Tenho alguns costumes no dia a dia, que tenho pra mim, o deixam mais leve por gerar umas doses de prazer diário. Como por exemplo, sempre me esforço para olhar a Candelária toda vez que meu ônibus cruza a Av. Presidente Vargas pela Av. Passos, porque por mais que a igreja seja a mesma o céu nunca é e isso muda tudo, e gosto de ver como está esse conjunto, céu mais igreja, sempre quando faço esse cruzamento.
Acho que esse costume é muito meu, mas tem outros que sei que compartilho com outras pessoas, como olhar a casa dos outros.
Vamos ser sinceros quem não se sente tentado a olhar para dentro de uma casa ou um apartamento quando a janela está aberta? Quando se tem tantos apartamentos, como os que beiram o Aterro do Flamengo, é quase impossível resistir a tal tentação.

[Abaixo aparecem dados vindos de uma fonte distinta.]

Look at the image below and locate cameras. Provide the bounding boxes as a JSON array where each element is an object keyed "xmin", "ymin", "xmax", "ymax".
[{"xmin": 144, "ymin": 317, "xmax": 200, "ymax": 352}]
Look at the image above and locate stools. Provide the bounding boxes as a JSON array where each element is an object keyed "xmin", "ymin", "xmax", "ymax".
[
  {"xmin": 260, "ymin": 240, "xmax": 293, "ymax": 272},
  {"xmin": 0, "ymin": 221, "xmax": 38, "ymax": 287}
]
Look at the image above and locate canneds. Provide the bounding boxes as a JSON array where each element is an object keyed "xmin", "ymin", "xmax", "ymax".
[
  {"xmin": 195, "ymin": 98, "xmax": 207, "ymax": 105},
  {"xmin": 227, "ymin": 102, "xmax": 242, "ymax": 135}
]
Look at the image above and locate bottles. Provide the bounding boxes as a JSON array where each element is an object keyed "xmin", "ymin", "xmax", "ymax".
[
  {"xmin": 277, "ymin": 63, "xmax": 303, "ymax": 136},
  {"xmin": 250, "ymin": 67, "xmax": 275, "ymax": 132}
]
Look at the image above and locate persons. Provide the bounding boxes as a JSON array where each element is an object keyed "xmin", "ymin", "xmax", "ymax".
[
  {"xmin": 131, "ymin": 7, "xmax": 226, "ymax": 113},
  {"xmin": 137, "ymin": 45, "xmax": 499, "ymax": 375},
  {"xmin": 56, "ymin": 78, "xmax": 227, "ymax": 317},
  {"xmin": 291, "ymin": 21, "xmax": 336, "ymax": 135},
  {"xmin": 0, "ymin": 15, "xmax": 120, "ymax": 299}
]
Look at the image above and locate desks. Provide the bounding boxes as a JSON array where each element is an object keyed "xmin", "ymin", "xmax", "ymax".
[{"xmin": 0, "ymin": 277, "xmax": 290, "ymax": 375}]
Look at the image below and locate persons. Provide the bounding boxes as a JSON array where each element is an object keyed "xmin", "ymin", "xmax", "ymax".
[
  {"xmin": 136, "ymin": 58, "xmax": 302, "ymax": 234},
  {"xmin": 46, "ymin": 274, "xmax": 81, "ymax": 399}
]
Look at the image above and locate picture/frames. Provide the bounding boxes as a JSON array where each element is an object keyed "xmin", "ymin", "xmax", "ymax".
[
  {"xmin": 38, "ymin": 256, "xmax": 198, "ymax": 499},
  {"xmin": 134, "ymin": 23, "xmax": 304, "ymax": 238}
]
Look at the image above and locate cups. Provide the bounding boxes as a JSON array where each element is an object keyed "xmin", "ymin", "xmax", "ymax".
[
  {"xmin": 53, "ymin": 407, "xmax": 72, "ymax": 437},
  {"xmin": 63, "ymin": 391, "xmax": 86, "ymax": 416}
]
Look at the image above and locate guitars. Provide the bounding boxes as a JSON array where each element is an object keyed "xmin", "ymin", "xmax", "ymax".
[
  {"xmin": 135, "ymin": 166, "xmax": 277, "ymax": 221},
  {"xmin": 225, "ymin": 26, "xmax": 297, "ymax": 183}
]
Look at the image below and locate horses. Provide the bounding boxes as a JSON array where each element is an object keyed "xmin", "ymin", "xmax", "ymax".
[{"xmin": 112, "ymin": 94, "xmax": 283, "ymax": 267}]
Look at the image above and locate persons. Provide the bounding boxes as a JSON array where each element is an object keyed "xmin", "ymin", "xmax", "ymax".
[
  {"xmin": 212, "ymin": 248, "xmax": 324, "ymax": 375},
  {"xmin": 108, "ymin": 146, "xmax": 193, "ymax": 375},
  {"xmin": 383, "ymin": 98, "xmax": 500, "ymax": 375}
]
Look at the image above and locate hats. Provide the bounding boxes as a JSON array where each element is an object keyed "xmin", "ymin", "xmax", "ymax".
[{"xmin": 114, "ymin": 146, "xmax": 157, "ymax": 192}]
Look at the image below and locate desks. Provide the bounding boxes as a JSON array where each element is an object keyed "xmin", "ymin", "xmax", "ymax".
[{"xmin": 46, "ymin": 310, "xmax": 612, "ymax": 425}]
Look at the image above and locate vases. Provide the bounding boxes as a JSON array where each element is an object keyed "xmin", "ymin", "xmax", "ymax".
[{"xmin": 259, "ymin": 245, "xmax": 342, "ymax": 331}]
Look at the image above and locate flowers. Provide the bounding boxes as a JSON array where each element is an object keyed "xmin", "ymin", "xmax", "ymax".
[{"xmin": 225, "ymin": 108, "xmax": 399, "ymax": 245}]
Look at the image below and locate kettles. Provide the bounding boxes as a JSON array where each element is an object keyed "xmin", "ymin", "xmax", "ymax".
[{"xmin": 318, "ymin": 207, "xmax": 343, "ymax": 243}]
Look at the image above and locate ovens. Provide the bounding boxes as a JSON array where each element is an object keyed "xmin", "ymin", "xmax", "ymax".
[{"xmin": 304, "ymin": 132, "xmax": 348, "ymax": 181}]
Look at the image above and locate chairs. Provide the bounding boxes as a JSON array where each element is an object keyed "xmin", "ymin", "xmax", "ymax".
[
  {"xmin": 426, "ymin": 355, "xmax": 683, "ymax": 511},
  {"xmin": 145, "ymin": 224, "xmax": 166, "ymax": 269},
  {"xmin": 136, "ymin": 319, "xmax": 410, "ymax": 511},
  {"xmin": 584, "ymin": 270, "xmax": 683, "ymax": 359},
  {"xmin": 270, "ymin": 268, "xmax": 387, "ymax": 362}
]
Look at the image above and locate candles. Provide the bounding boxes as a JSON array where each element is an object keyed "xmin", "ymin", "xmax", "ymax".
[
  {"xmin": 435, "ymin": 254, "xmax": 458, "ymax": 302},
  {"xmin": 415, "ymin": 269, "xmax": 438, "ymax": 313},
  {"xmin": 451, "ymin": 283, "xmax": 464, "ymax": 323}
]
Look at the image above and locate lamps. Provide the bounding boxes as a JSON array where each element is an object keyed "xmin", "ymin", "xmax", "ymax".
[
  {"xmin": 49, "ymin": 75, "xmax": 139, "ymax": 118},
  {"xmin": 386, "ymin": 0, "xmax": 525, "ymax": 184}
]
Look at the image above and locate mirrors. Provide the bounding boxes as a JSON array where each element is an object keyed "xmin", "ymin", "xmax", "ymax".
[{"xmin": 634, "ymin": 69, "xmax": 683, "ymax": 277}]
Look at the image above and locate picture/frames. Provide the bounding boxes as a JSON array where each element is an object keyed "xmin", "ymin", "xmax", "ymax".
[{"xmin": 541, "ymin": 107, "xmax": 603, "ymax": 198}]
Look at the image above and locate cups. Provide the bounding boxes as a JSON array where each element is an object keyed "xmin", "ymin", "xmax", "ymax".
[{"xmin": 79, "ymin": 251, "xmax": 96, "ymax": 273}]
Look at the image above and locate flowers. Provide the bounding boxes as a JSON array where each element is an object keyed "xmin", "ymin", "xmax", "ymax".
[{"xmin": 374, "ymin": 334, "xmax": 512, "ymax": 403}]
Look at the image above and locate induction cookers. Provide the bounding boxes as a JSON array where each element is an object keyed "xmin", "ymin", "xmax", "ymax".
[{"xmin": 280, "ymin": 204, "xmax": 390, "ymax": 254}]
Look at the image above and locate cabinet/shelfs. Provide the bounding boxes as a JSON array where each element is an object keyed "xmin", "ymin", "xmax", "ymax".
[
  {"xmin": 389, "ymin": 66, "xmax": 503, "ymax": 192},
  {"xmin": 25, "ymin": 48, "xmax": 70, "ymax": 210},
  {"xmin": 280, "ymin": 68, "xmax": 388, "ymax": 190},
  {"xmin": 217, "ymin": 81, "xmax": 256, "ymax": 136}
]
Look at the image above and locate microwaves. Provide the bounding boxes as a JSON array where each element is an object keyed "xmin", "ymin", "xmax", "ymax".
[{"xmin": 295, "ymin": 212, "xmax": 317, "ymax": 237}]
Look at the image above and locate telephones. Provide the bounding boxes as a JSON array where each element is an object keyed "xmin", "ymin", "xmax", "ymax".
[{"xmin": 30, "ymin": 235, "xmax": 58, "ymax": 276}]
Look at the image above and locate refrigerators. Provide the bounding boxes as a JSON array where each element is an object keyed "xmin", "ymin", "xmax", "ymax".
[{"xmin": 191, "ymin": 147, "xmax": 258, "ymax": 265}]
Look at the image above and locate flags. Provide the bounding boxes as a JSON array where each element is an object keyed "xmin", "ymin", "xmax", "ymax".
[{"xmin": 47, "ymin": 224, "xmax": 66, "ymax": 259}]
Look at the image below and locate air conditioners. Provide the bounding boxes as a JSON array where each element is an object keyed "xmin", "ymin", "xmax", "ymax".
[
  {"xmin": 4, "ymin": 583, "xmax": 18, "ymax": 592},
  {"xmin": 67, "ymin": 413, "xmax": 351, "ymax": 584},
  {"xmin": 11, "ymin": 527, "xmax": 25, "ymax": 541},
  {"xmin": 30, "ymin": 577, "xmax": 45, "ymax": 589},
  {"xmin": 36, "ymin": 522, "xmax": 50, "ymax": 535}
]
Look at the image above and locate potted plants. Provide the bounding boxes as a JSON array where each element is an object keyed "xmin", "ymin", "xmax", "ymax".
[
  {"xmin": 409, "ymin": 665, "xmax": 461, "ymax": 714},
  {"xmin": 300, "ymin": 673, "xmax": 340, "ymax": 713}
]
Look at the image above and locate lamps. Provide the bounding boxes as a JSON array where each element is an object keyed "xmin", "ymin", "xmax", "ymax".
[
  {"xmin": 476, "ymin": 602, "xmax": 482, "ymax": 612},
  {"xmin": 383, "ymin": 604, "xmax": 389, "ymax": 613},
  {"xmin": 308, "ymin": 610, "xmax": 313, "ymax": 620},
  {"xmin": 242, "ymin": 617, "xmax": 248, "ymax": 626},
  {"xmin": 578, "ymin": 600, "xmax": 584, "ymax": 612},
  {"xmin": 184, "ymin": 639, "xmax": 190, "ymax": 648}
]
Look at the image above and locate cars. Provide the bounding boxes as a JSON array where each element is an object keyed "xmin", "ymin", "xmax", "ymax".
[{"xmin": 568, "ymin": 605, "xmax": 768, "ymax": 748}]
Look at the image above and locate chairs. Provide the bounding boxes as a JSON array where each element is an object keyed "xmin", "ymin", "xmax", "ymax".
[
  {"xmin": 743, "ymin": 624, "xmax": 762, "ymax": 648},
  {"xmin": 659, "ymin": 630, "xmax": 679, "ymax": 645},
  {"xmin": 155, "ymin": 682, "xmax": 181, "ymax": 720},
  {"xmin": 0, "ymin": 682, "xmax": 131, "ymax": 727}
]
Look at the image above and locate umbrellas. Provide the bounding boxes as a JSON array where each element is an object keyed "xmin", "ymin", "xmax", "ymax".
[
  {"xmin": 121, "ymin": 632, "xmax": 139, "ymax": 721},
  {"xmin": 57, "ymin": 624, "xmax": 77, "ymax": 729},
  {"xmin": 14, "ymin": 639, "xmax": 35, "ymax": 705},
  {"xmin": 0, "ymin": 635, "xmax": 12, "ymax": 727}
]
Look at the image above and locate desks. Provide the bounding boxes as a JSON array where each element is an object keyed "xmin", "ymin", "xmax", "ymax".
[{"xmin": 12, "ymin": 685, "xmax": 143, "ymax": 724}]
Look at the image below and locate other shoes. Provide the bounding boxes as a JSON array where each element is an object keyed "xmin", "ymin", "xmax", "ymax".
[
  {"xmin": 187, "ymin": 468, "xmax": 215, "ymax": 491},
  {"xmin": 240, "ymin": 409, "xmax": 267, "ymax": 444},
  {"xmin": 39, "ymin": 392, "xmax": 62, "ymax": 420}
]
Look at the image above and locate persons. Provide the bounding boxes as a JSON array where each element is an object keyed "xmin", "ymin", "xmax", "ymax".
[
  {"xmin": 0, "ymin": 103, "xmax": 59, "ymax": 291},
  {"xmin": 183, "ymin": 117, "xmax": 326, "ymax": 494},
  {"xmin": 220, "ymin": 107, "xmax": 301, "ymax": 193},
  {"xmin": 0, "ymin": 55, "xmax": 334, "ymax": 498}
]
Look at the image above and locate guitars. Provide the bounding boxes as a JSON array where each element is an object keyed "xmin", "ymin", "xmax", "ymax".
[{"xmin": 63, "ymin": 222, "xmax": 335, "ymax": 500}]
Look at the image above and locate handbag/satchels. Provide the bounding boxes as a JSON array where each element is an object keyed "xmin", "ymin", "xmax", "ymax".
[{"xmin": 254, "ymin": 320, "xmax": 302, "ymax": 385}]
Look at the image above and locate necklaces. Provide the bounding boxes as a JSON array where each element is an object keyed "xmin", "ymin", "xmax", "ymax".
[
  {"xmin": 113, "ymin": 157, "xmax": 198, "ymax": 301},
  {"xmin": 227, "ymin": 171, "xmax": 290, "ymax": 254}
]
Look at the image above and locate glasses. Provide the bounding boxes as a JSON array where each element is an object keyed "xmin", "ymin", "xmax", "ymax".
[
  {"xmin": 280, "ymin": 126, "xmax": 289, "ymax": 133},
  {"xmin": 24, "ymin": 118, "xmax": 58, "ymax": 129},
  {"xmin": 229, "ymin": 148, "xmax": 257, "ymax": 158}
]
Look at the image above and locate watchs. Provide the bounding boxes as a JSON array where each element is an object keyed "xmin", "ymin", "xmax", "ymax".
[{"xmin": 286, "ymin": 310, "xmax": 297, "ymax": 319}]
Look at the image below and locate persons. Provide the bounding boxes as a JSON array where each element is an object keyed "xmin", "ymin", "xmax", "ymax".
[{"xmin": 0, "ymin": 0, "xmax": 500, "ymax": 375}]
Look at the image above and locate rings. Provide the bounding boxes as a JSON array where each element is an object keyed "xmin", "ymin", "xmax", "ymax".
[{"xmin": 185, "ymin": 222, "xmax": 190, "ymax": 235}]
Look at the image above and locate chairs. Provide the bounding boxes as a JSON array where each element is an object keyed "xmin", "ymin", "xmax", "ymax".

Nessa, de não resistir, é claro, acabei me deparando com um apartamento que passou a gerar mais prazer que qualquer outro.
Meu ônibus vem por Botafogo e sobe um viaduto pra dar uma volta e descer na Urca, na subida do viaduto tem alguns prédios, a maioria tem janelas pequenas de forma que não da pra se ver muita coisa lá dentro, mas tem um que é bem rente ao viaduto e um tem janelão de uma ponta a outra, e o apartamento que fica na mesma altura que meu ônibus quando passa ali está sempre com as cortinas escancaradas.

Só isso já é o suficiente para me fazer ama-lo. Amo o simples fato da pessoa que mora ali pouco se importar que as inúmeras pessoas que passam em seus carros, motos ou dentro dos ônibus possam ver toda sua casa e vê-lo também nos seus atos tão íntimos do dia a dia.
O apartamento é daqueles agradáveis por parecer aconchegante, com seus móveis em madeira antiga, sem qualquer televisão de LED pendurada na parede mas uma de vinte e nove polegadas com seu turbo preto em cima de uma estante de madeira escura.
No centro, bem em frente a janela que vai de ponta a ponta, tem uma mesa com um conjunto agradável de cadeiras.
É nessa mesa que um senhorzinho tem o costume de tomar o seu café da manhã e eu tenho o costume de observá-lo fazer seu ritual matinal, o horário que ele o faz costuma bater com o horário que meu ônibus passa pelo viaduto.
As vezes quando me atraso e acabo passando depois do café o nosso encontro acontece na sacada de sua janela, quando o senhorzinho se encosta sobre ela e fica a admirar a vista que ele tem a honra de ter de sua sala. Toda a praia de Botafogo e a vista da Urca.

Nos últimos semestres meu horário tem andado mais louco do que nunca e eu tenho andando dando menos importância pra certos costumes que sempre levei comigo, meus encontros com o senhorzinho foi um desses, e por causa do meu horário muitas das vezes esse encontro era impossível, sempre passava muito antes do café ou muito depois.

Essa semana, estava atrasada mais que o de costume e acabei pegando o ônibus em pé mesmo.
Lá estava eu dentro do ônibus, ainda de pé, quando ele subiu pelo viaduto e eu fui olhar o apartamento que estava até com saudades de vê-lo e ver como as coisas estavam. Acontece que as coisas estavam de tal forma que quando olhei para dentro do apartamento mal acreditei, que na curva que vem logo em seguida tive que fazer um esforço para segurar mais forte no ferro e não cair para trás junto com o balançar do ônibus, fiquei com uma cara de incrédula ainda por um tempo sem conseguir acreditar que ali dentro daquele apartamento onde tantos cafés da manhã aconteceram as 8h da manhã, estava tudo empacotado e eu não conseguia mais ver os móveis de madeira (a não ser as pernas de alguns que não estavam completamente cobertos), não conseguia mais ver a TV com seu turbo preto ou a minha querida mesa com o conjuntinho de cadeiras.

Há quanto tempo eu não vejo o senhorzinho no seu ritual matinal e doeu saber que nunca mais o verei. Esse momento simples de algumas das minhas manhãs sempre conseguia fazer sair um sorriso bobo de mim, mas hoje o que saiu foi outro aperto, ao passar novamente pelo viaduto e ver que as caixas continuavam por lá ao invés do senhorzinho para os nossos encontros matinais.

Criei um carinho por esse costume e agora me abateu uma surpresa por vê-lo indo assim embora sem nenhum aviso prévio, junto com uma dorzinha, que nem sei para quem ela se volta.